R has aov function to perform analysis of variance:

**code:**

> res = aov(age~race, data=bwdf)

> res

Call:

aov(formula = age ~ race, data = bwdf)

Terms:

race Residuals

Sum of Squares 230.080 5048.205

Deg. of Freedom 2 186

Residual standard error: 5.209692

Estimated effects may be unbalanced

> summary(res)

Df Sum Sq Mean Sq F value Pr(>F)

race 2 230 115.04 4.239 0.0158 *

Residuals 186 5048 27.14

---

Signif. Codes: 0 ‘***’ 0.001 ‘**’ 0.01 ‘*’ 0.05 ‘.’ 0.1 ‘ ’ 1

P value indicates significant relation between age and race. To determine which of the groups are significantly different from each other, TukeyHSD and pairwise t.tests can be done:

**code:**

> TukeyHSD(res)

Tukey multiple comparisons of means

95% family-wise confidence level

Fit: aov(formula = age ~ race, data = bwdf)

$race

diff lwr upr p adj

2-1 -2.7532051 -5.474434 -0.03197581 0.0466676

3-1 -1.9036070 -3.863030 0.05581649 0.0589215

3-2 0.8495982 -1.994371 3.69356754 0.7603654

P values show that ages of race groups 1 vs 2 and 1 vs 3 are significantly different from each other, while there is no significant difference between groups 2 and 3.

**code:**

> with(bwdf, pairwise.t.test(age, race))

Pairwise comparisons using t tests with pooled SD

data: age and race

1 2

2 0.053 -

3 0.053 0.481

P value adjustment method: holm

P values show significant difference between race groups 1 vs 2 and 1 vs 3 but not between 2 vs 3.

**Non-parametric test**

For non-normally distributed data and for small sample sizes, Kruskal Wallis test can be performed as a non-parametric test for analysis of variance:

**code:**

> res = kruskal.test(age~race, data=bwdf)

> res

Kruskal-Wallis rank sum test

data: age by race

Kruskal-Wallis chi-squared = 7.2515, df = 2, p-value = 0.02663

**Using regression: **

Linear regression can also be used to test relation between multiple groups:

**code:**

> summary(lm(age~race, data=bwdf))

Call:

lm(formula = age ~ race, data = bwdf)

Residuals:

Min 1Q Median 3Q Max

-10.2917 -4.2917 -0.5385 3.6119 20.7083

Coefficients:

Estimate Std.

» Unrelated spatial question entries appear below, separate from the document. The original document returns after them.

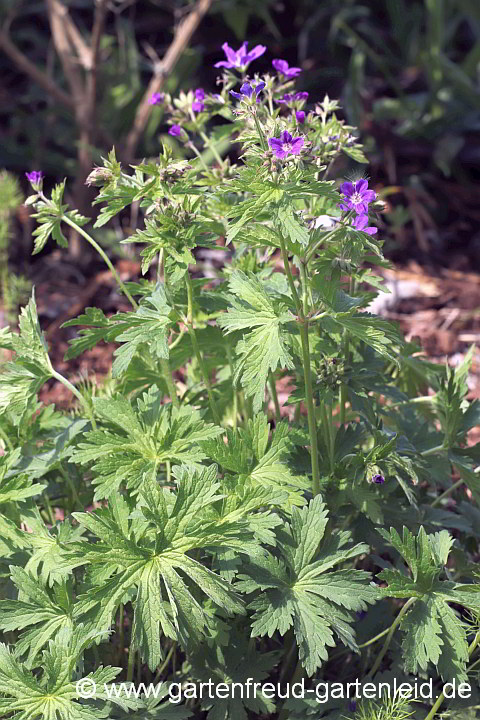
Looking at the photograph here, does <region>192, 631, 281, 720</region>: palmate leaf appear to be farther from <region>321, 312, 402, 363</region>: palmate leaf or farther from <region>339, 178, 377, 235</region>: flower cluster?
<region>339, 178, 377, 235</region>: flower cluster

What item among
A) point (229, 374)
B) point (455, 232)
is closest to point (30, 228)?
point (455, 232)

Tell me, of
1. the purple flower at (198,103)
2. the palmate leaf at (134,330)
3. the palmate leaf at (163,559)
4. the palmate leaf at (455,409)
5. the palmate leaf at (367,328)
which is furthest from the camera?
the purple flower at (198,103)

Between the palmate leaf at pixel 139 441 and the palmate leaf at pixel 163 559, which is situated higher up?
the palmate leaf at pixel 139 441

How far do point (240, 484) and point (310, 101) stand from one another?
11.5 ft

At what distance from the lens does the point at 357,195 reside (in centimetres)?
137

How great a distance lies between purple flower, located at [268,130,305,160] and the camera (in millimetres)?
1288

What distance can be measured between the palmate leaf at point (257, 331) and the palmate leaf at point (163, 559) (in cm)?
18

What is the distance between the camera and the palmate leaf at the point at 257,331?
4.44 ft

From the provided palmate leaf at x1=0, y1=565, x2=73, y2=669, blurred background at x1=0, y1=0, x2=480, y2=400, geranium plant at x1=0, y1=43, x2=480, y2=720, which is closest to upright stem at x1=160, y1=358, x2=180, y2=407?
geranium plant at x1=0, y1=43, x2=480, y2=720

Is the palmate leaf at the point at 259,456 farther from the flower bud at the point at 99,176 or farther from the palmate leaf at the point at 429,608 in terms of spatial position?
the flower bud at the point at 99,176

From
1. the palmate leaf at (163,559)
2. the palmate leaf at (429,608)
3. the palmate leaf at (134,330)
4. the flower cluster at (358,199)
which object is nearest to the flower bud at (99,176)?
the palmate leaf at (134,330)

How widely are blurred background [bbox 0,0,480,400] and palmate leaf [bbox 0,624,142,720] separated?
2.30 m

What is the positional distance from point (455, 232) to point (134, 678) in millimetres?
3148

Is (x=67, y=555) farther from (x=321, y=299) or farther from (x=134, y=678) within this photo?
(x=321, y=299)
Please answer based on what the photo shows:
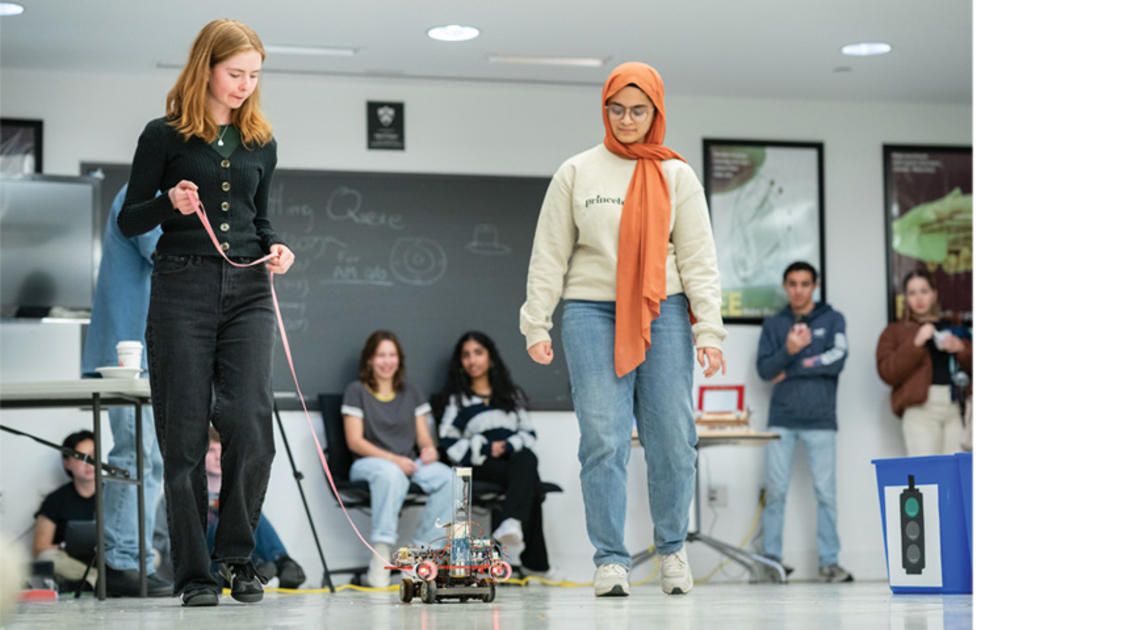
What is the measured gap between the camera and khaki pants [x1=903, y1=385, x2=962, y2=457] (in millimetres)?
6359

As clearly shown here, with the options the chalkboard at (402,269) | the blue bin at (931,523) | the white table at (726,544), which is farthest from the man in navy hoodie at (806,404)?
the blue bin at (931,523)

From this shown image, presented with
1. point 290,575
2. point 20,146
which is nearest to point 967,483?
point 290,575

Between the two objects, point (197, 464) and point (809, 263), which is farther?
point (809, 263)

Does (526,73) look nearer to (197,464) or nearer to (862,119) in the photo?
(862,119)

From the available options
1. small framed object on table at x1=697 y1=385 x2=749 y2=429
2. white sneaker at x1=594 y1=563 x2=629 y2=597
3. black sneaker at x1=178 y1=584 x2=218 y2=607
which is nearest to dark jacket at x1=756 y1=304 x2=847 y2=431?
small framed object on table at x1=697 y1=385 x2=749 y2=429

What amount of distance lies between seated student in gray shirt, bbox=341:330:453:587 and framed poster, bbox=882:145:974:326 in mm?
2635

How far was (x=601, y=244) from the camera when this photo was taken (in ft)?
10.00

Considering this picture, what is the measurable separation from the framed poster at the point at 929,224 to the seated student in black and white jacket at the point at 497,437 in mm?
2209

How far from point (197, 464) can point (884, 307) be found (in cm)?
482

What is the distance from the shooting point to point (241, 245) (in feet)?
8.98

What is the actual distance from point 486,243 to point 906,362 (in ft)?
7.23

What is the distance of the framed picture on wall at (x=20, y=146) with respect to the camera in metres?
5.99
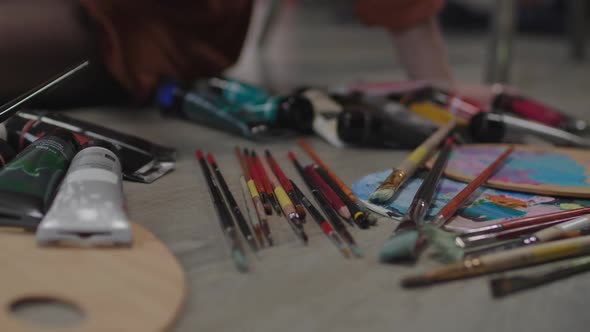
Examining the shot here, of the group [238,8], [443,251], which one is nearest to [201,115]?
[238,8]

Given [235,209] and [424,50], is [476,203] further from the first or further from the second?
[424,50]

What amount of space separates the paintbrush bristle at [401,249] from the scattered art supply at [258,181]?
0.12m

Error t value Pr(>|t|)

(Intercept) 24.2917 0.5317 45.686 <0.0000000000000002 ***

race2 -2.7532 1.1518 -2.390 0.0178 *

race3 -1.9036 0.8293 -2.295 0.0228 *

---

Signif. codes: 0 ‘***’ 0.001 ‘**’ 0.01 ‘*’ 0.05 ‘.’ 0.1 ‘ ’ 1

Residual standard error: 5.21 on 186 degrees of freedom

Multiple R-squared: 0.04359, Adjusted R-squared: 0.03331

F-statistic: 4.239 on 2 and 186 DF, p-value: 0.01585

P values show that race groups 2 and 3 are significantly different from race group 1.